Иногда этому рассвету сознания предшествуют долгие сумерки пробуждения души; но иногда, у более чувствительных и тонких натур, свет прорывается со всей внезапностью восхода солнца на экваторе, открывая мысленному взору неожиданный мир «я» внутри. Но каким бы образом мы ни проснулись к нему, чувство личности, когда оно впервые осознается, кажется уже, подобно легендарной Богине Мудрости, полностью выросшим в мозгу. С того момента, когда мы впервые помним себя, мы кажемся такими же старыми, какими мы всегда кажемся другим впоследствии. Мы растем, конечно, в знаниях, в мудрости, в опыте, по мере того как наши годы увеличиваются, но глубоко в глубине наших сердец мы все еще по существу те же. Конечно, люди оказывают нам больше почтения, чем раньше, что иногда вызывает сомнение, не изменились ли мы; маленькие мальчики следующего поколения относятся к нам с уважением, которое заставляет нас внутренне улыбаться, когда мы думаем, как мало мы отличаемся от них, если бы они только знали. Ибо в основе мы не осознаем изменений с того утра, давно, когда впервые осознали себя. Мы чувствуем себя такими же молодыми сейчас, как чувствовали себя старыми тогда. Мы лишь забавляемся дискриминацией мира там, где не можем обнаружить никакой разницы.

Каждое человеческое существо было таким образом «дважды рожденным»: однажды как материя, однажды как разум. И это второе рождение — не право первородства только человечества. Все высшие животные, вероятно, возможно, даже низшие тоже, испытали некое подобное осознание индивидуальной идентичности. Как бы то ни было, конечно, ко всем расам людей пришло это откровение; только степень, в которой они чувствовали его силу, различалась безмерно. Это одно для апатичного, фаталистичного турка и совсем другое дело для энергичного, нервного американца. Факты, фантазии, веры — все показывают, как велико различие в чувствах. У них никакое интроспективное «познай самого себя» не перевозбуждает сознание «я». Но у нас, как у тех, кто в древности был одержим дьяволами, оно приходит, чтобы поразить, и остается, чтобы мучить. Слишком склонно оно оказаться вечно присутствующим, нежелательным двойником. Слишком часто оно играет роль незваного призрака на пиру, чье присутствие никто, кроме его несчастного жертвы, не подозревает. Преследующий ужас собственной идентичности для натур, гораздо менее эксцентричных, чем у Кенелма Чиллингли, — лишь слишком обычное проклятие. Этому обществу, парадоксально, как бы оно ни звучало, в основном обязано особое одиночество детства. Ибо ничто так не изолирует, как настойчивая идея, в которой человек не смеет признаться.

И все же — еще более странный парадокс — был ли когда-нибудь кто-либо, желающий обменять свою личность на чужую? Кто может представить себе отказ от своего собственного «я»? Нет, разве мы не цепляемся даже за его внешнее проявление? Есть ли человек, настолько бедный во всем, что человек считает дорогим, что он не обижается остро на то, что его случайно принимают за соседа? Конечно, должно быть что-то большее, чем мираж, в этом глубоко внедренном, широко распространенном инстинкте человеческого рода.
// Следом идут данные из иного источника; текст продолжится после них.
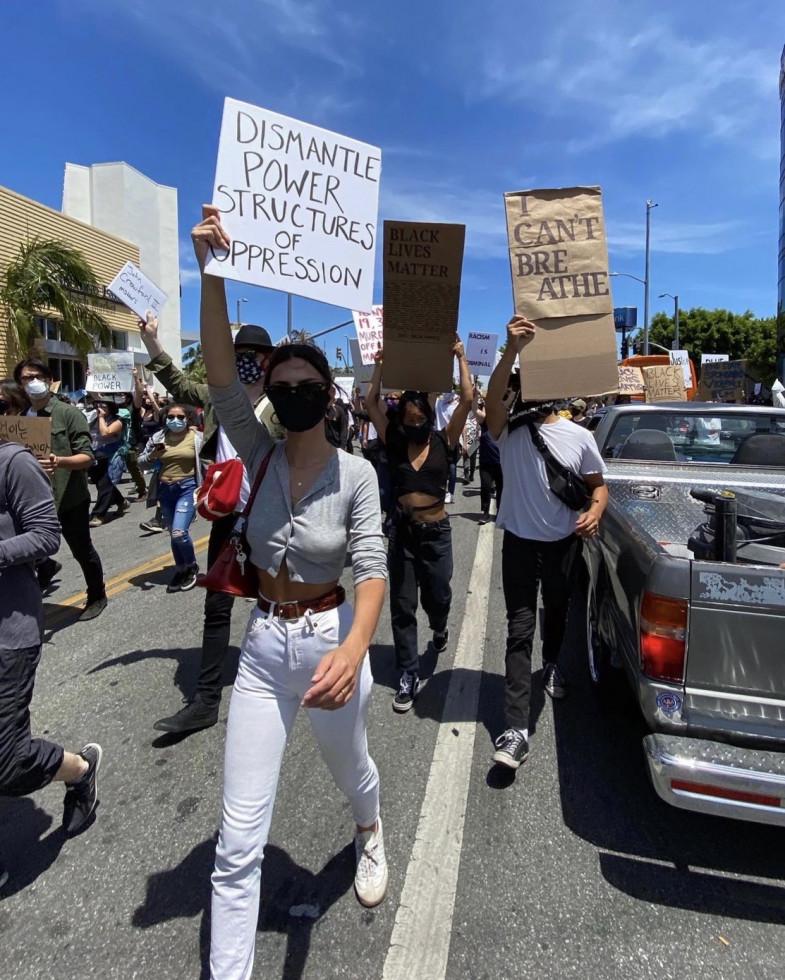 Ариана Гранде, Тимоти Шаламе, Эмили Ратаковски, Halsey и другие на митингах после смерти Джорджа Флойда-Фото 1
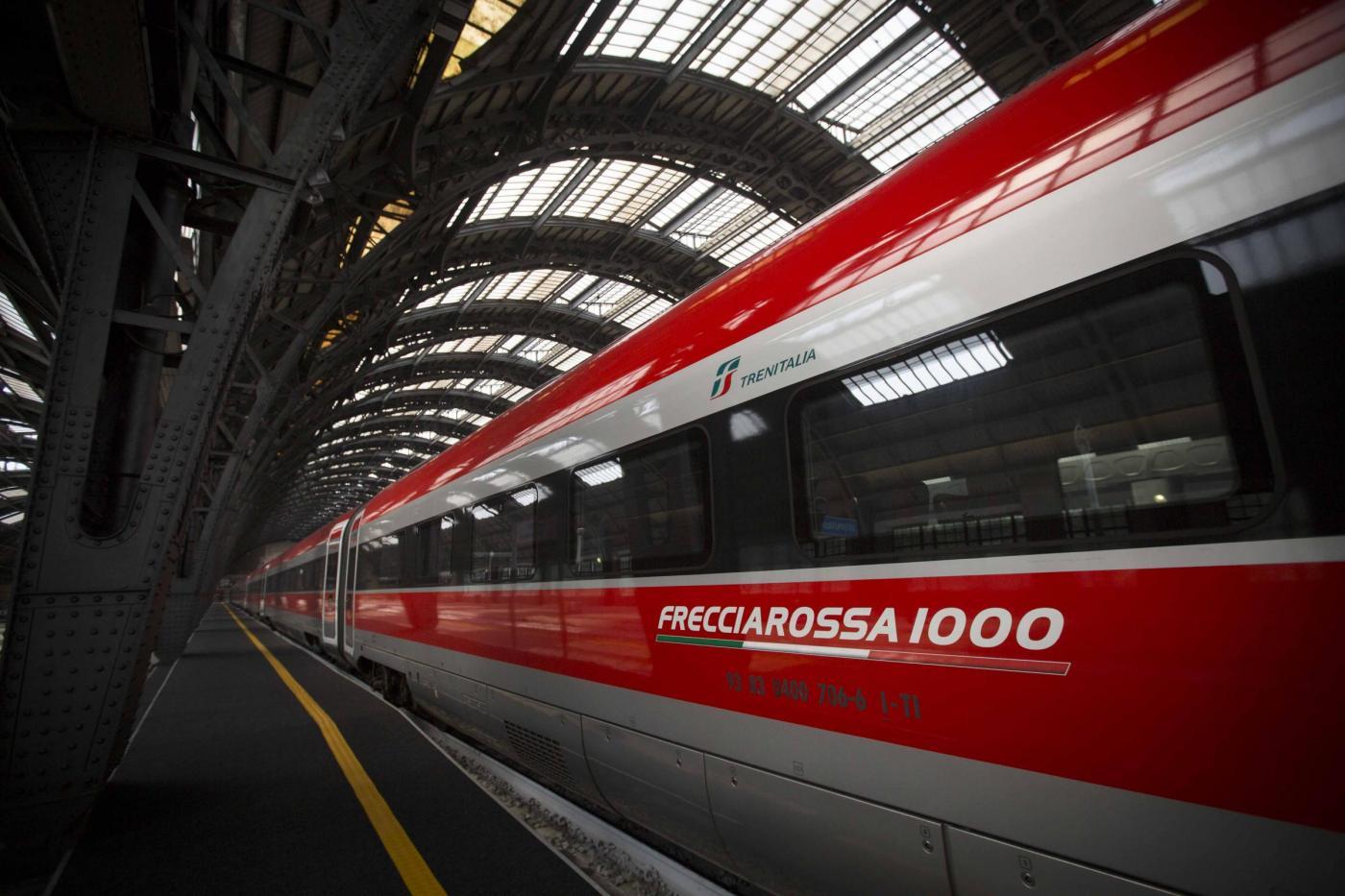 Aspirante suicida si butta sotto a un treno che va a 300 km l'ora: illeso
Но как бы ни было сильно убеждение сейчас в своей индивидуальности, есть ли что-либо, чтобы заверить его в ее продолжении за пределами границ его нынешней жизни? Проснется ли она на следующее утро после смерти и узнает ли себя, или она, подобно телу, которое дало ей приют, распадется снова в неразличимую духовную пыль? Вслед за существующим сознанием «я» ступает тенеподобное сомнение в его загробной жизни. Поможет ли аналогия ответить на жуткую загадку Сфинкса? Являются ли законы, которые мы узнали как истинные для материи, истинными также для разума? Материю, мы теперь знаем, нельзя уничтожить; все же форма ее, с которой мы когда-то были так нежно знакомы, исчезает, чтобы никогда не вернуться. Такая же судьба ждет душу? То, что разум может быть способен к аннигиляции, так же немыслимо, как то, что материя может перестать быть. Конечно, дух, который мы чувствуем существующим вокруг нас со всех сторон сейчас, был всегда и будет вечно. Но та часть его, которую мы каждый знаем как «я», не похожа ли она на каплю дождя, видимую в ее падении через воздух? Неразличимой частица была в облаке, откуда она пришла; неразличимой она станет снова в океане, куда она направляется. Ее личность — лишь ее проходящая фаза от огромного безличного с одной стороны к столь же огромному безличному с другой. Так проповедовали провидцы в прошлом; так современная наука намекает сегодня. У нас идея кажется горьким плодом материальной философии; у них она рассматривалась как прекраснейший цветок их веры. То, что боятся сейчас как нечестивого предположения безбожников, четыре тысячи лет назад почиталось как священный догмат религии.

Короче даже, чем его короткие семьдесят лет, — жизнь той души, о которой человек непосредственно осведомлен. Ограниченное двумя, казалось бы, безличными состояниями, является личное сознание, о котором он осведомлен: одно — младенческое существование, которое предшествует его мальчишескому открытию, другое — мрак, который растет с годами, — двое сумерек, которые окаймляют две границы его дня. Но с дальневосточником жизнь — это одни сумерки. Ибо в Японии и Китае оба состояния встречаются вместе. Там, бок о бок с настоящим бессознательным младенца, существует вера в грядущее бессознательное для человека. Так неразрывно смешаны они, что известная истина одного, кажется, по самой этой связи несет с собой верительные грамоты другого. Может ли быть, что личный, прогрессивный Запад неправ, а безличный, бесстрастный Восток прав? Конечно, нет. Опережает ли другая сторона мира нас в развитии разума, даже как она предшествует нам во времени дня; или, точно так же, как наш полдень — это их ночь, не может ли она быть далеко позади нас? Не является ли ее кажущаяся мудрость скорее скороспелостью того, чему суждено никогда не зайти далеко?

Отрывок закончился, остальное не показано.